> **Record excerpts**
+--
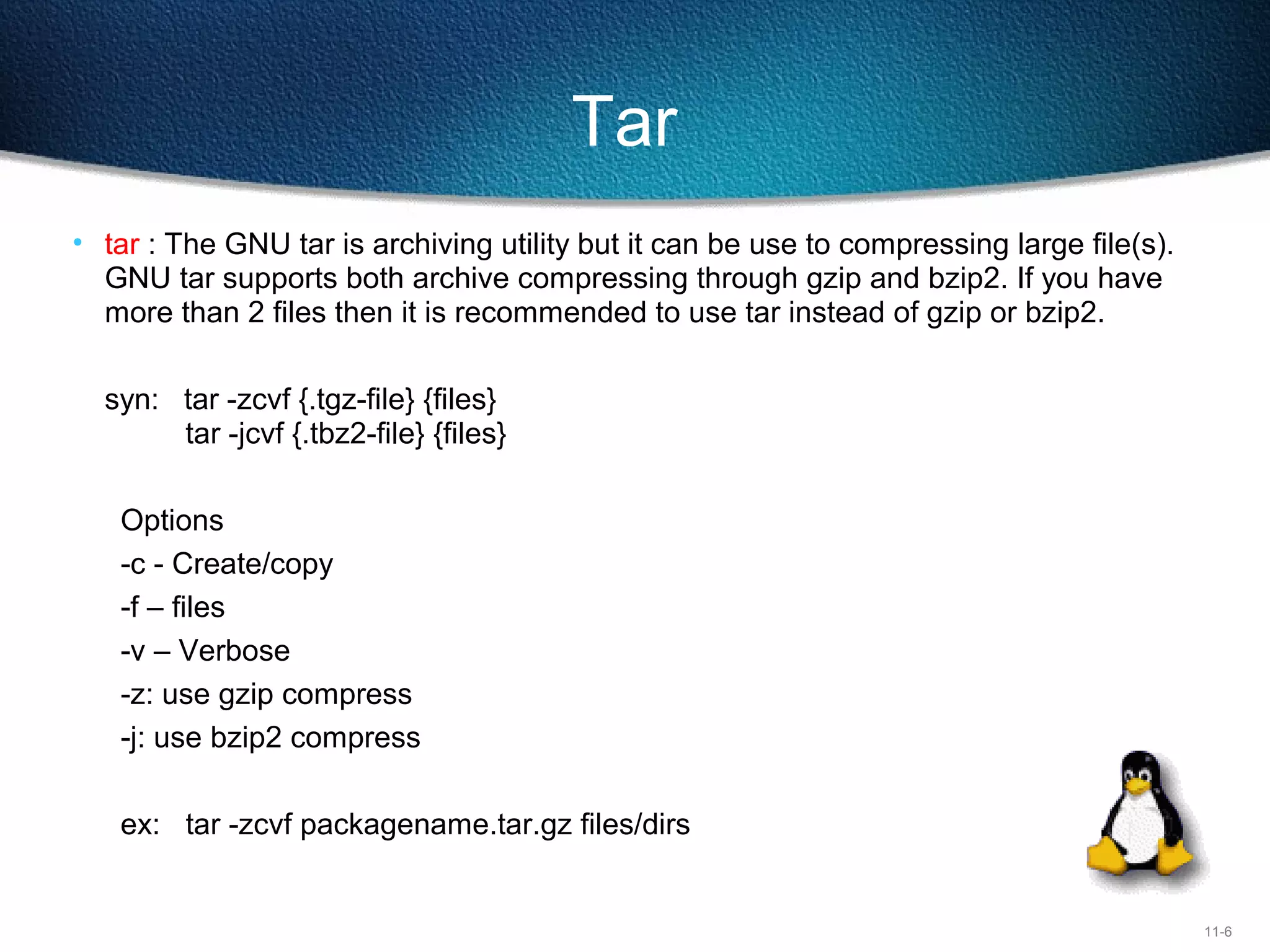 11-6
Tar
• tar : The GNU tar is archiving utility but it can be use to compressing large file(s). 
GNU tar supports both archive compressing through gzip and bzip2. If you have 
more than 2 files then it is recommended to use tar instead of gzip or bzip2.
syn:   tar -zcvf {.tgz-file} {files}
tar -jcvf {.tbz2-file} {files}
Options
-c - Create/copy
-f – files
-v – Verbose
-z: use gzip compress
-j: use bzip2 compress
ex:  tar -zcvf packagename.tar.gz files/dirs
 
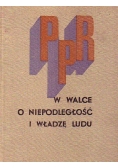 PPR W walce o Niepodległość i władzę ludu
+--
> **Goal of the exercise**
The required answer is the lines from the one that contains "-v – Verbose" through the last line of the records, restated word for word, with every picture dropped.

> **Task output**
-v – Verbose
-z: use gzip compress
-j: use bzip2 compress
ex:  tar -zcvf packagename.tar.gz files/dirs
 
 PPR W walce o Niepodległość i władzę ludu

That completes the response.